Given passage =

■ ■ ■ ■

Online star ratings, such as those found on Amazon, eBay and YouTube, seem like a great way to harness the wisdom of crowds to gauge the relative quality of a product or item on the web. After all, who wants to rely on a handful of gnarled critics dispensing their opinions from on high when you can see what thousands of users think?
It’s a great idea in principle, but unfortunately, it doesn’t seem to work. And no, not because of all the know-nothing trolls out there who saturate these ratings channels with their narcissistic critiques. The problem is that, when it comes to rating products online, the crowd is too nice.
Last week’s edition of WNYC’s excellent On The Media podcast featured an interesting interview with Wall Street Journal reporter Geoffrey Fowler discussing an article he co-authored recently, On the Internet, Everyone’s a Critic But They’re Not Very Critical (subscription only).

■ ■ ■ ■

Supplied information =

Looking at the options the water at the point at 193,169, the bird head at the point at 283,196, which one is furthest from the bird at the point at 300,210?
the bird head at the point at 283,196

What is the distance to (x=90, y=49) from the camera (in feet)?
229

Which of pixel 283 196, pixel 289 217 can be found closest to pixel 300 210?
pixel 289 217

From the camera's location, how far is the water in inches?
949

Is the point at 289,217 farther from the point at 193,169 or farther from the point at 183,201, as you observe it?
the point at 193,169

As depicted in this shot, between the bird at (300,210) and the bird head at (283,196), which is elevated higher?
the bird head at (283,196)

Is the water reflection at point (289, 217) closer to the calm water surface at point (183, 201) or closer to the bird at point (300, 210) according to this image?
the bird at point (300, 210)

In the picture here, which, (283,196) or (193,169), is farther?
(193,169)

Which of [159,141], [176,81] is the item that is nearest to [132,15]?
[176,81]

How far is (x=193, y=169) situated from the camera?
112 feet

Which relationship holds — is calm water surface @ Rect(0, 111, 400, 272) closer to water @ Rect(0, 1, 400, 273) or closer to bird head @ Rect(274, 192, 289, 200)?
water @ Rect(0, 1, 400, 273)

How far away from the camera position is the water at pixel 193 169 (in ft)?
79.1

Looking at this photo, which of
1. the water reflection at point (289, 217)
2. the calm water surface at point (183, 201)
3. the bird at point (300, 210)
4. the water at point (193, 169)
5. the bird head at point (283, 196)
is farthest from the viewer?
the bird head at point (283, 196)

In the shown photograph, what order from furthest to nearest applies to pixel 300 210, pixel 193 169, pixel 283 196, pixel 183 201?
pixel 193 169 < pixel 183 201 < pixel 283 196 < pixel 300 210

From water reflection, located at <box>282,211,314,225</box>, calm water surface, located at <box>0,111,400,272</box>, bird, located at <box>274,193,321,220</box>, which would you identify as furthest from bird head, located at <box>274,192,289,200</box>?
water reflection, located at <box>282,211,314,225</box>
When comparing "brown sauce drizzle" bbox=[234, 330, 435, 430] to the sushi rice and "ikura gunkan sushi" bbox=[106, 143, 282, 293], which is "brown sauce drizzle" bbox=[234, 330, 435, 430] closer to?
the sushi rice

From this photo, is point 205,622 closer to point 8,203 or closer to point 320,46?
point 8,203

■ ■ ■ ■

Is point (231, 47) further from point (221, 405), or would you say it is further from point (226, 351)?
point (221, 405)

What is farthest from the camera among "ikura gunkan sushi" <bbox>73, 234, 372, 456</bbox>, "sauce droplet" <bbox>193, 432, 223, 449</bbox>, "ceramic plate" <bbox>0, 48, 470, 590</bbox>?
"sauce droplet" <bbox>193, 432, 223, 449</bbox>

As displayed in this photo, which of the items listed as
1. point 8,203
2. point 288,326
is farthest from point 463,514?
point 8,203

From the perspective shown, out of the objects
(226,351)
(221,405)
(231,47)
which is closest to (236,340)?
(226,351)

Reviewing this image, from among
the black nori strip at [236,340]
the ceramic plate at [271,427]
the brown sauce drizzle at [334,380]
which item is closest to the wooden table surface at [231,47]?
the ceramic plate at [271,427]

■ ■ ■ ■

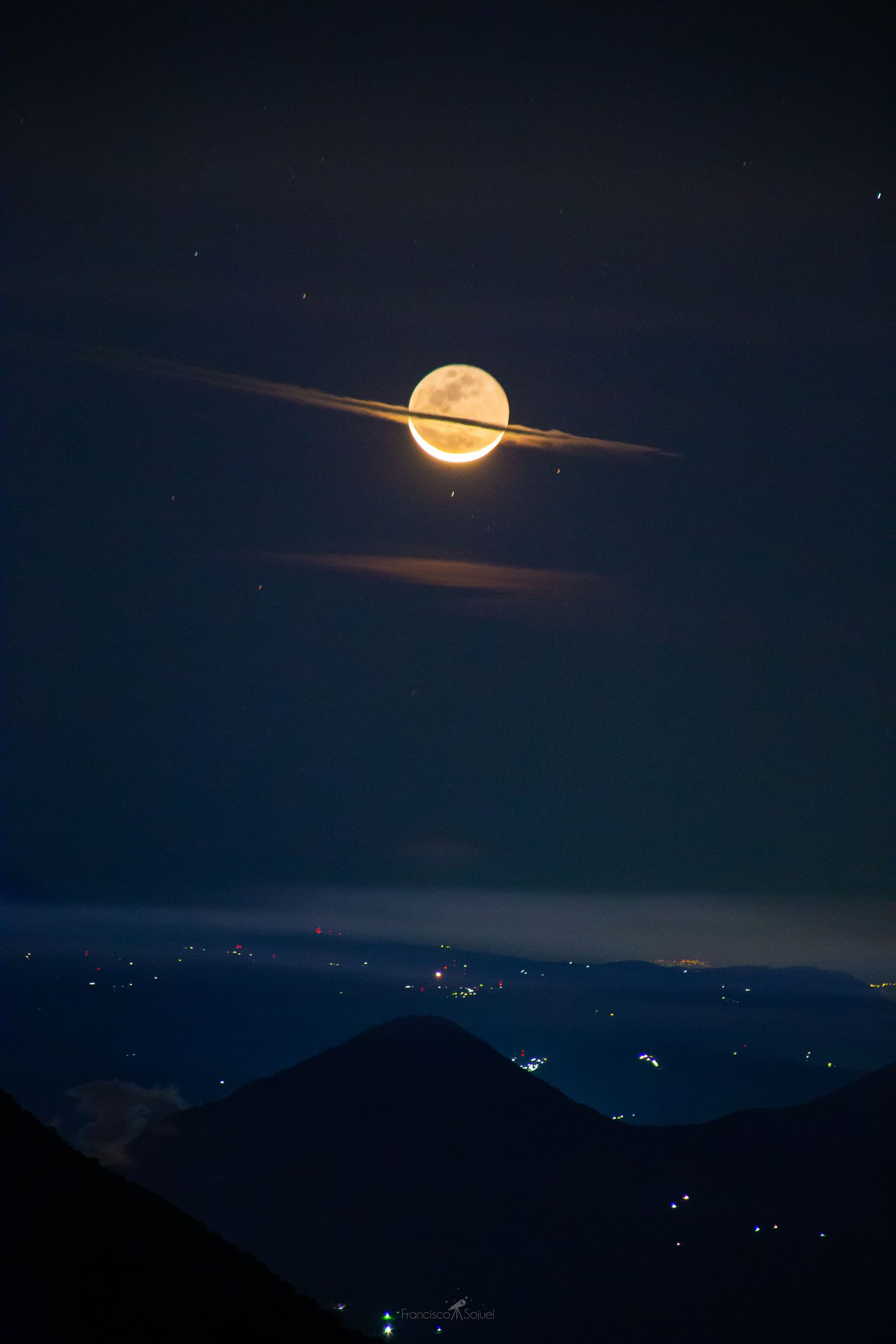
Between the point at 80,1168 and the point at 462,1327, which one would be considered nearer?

■ ■ ■ ■

Task requirements = Can you write out everything in the star-ratings passage above from "It’s a great" down to "Critical (subscription only).", word for word?

Exercise answer =
It’s a great idea in principle, but unfortunately, it doesn’t seem to work. And no, not because of all the know-nothing trolls out there who saturate these ratings channels with their narcissistic critiques. The problem is that, when it comes to rating products online, the crowd is too nice.
Last week’s edition of WNYC’s excellent On The Media podcast featured an interesting interview with Wall Street Journal reporter Geoffrey Fowler discussing an article he co-authored recently, On the Internet, Everyone’s a Critic But They’re Not Very Critical (subscription only).